__Document source__
« Après une longue attente et de nombreuses péripéties, c’est à l’unanimité, moyennant 31 abstentions (CD&V, Blok et N-VA) que la Chambre a approuvé le 23 janvier 2003, la proposition créant un Service d’avance et de recouvrement de créances alimentaires au sein du ministère des Finances. » Un communiqué laconique pour une grande victoire. Démocratie revient sur cette fameuse loi et en décortique les différents aspects.


Quelles créances ?
Toutes les créances alimentaires constatées formellement, c’est-à-dire soit par décision judiciaire exécutoire, soit par acte authentique, entrent en ligne de compte, qu’elles soient dues à un enfant, à une épouse, divorcée ou non, ou à une cohabitante. Le niveau de revenus de la demandeuse n’est plus pris en compte. La créance doit être impayée, c’est-à-dire non payée (intégralement) deux mois, consécutifs ou non, sur les 12 derniers mois. Il faut également que bénéficiaire et débiteur aient leur domicile ou leur résidence principale en Belgique. Autrement dit, le Service ne peut poursuivre un conjoint parti refaire sa vie à l’étranger, et un conjoint belge domicilié à l’étranger ne peut réclamer d’avances auprès du Service.

__Exercice 1__
Répondez aux questions suivantes à partir du document source.
(a) À quelle date la Chambre a-t-elle approuvé la proposition ?
(b) Au sein de quel ministère le Service d'avance et de recouvrement de créances alimentaires est-il créé ?
(c) Combien de mois non payés sur les 12 derniers mois rendent une créance impayée ?
__Exercice 2__
Recopiez s'il vous plaît le passage du document source depuis « Quelles créances ? » jusqu'à « auprès du Service. » inclus.

__Données fournies__
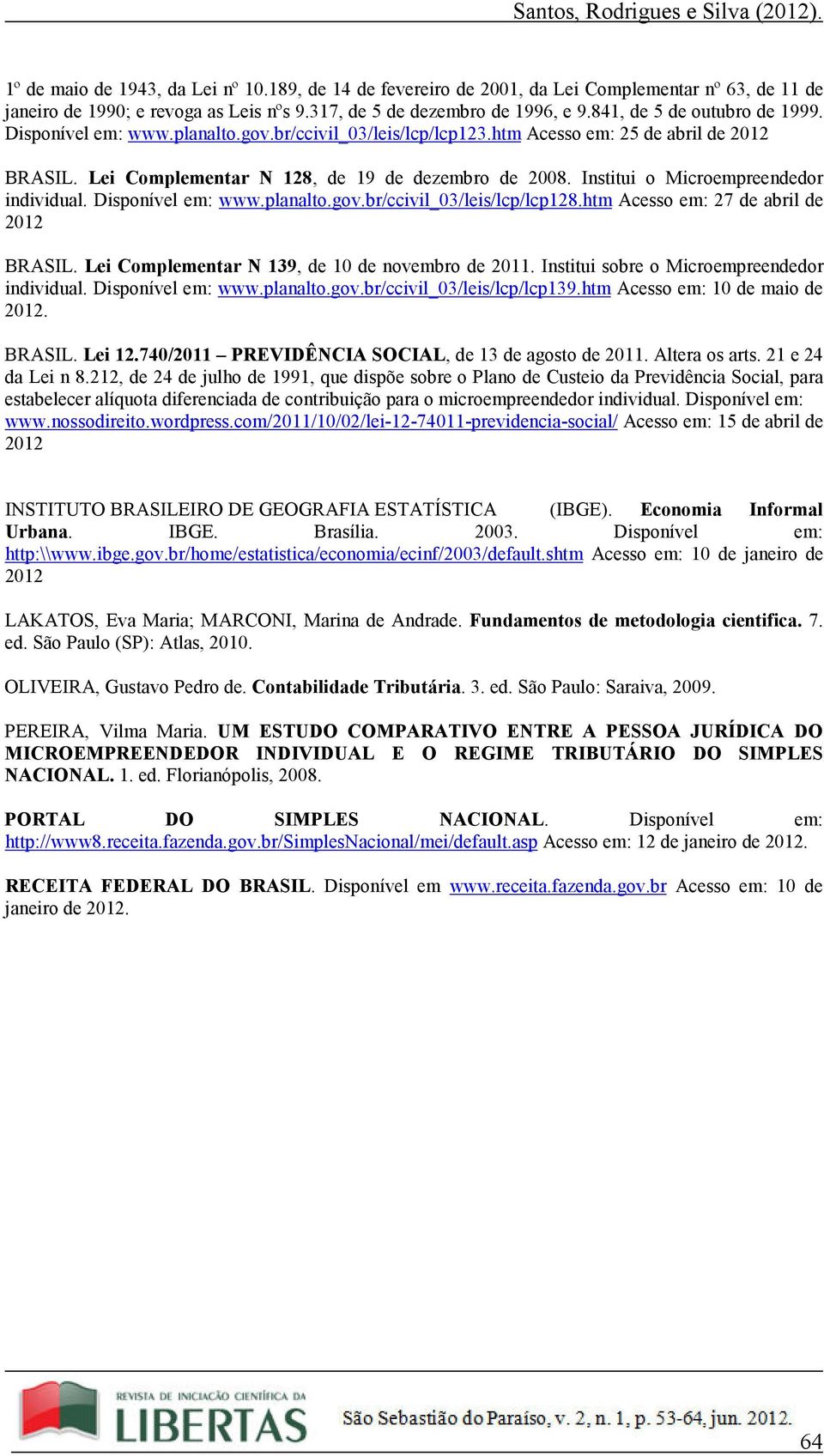 Institui o Microempreendedor individual. Disponível em: www.planalto.gov.br/ccivil_03/leis/lcp/lcp128.htm Acesso em: 27 de abril de 2012 BRASIL. Lei Complementar N 139, de 10 de novembro de 2011.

__Corrigé 1__
(a) Le 23 janvier 2003.
(b) Au sein du ministère des Finances.
(c) Deux mois, consécutifs ou non.

__Corrigé 2__
Quelles créances ?
Toutes les créances alimentaires constatées formellement, c’est-à-dire soit par décision judiciaire exécutoire, soit par acte authentique, entrent en ligne de compte, qu’elles soient dues à un enfant, à une épouse, divorcée ou non, ou à une cohabitante. Le niveau de revenus de la demandeuse n’est plus pris en compte. La créance doit être impayée, c’est-à-dire non payée (intégralement) deux mois, consécutifs ou non, sur les 12 derniers mois. Il faut également que bénéficiaire et débiteur aient leur domicile ou leur résidence principale en Belgique. Autrement dit, le Service ne peut poursuivre un conjoint parti refaire sa vie à l’étranger, et un conjoint belge domicilié à l’étranger ne peut réclamer d’avances auprès du Service.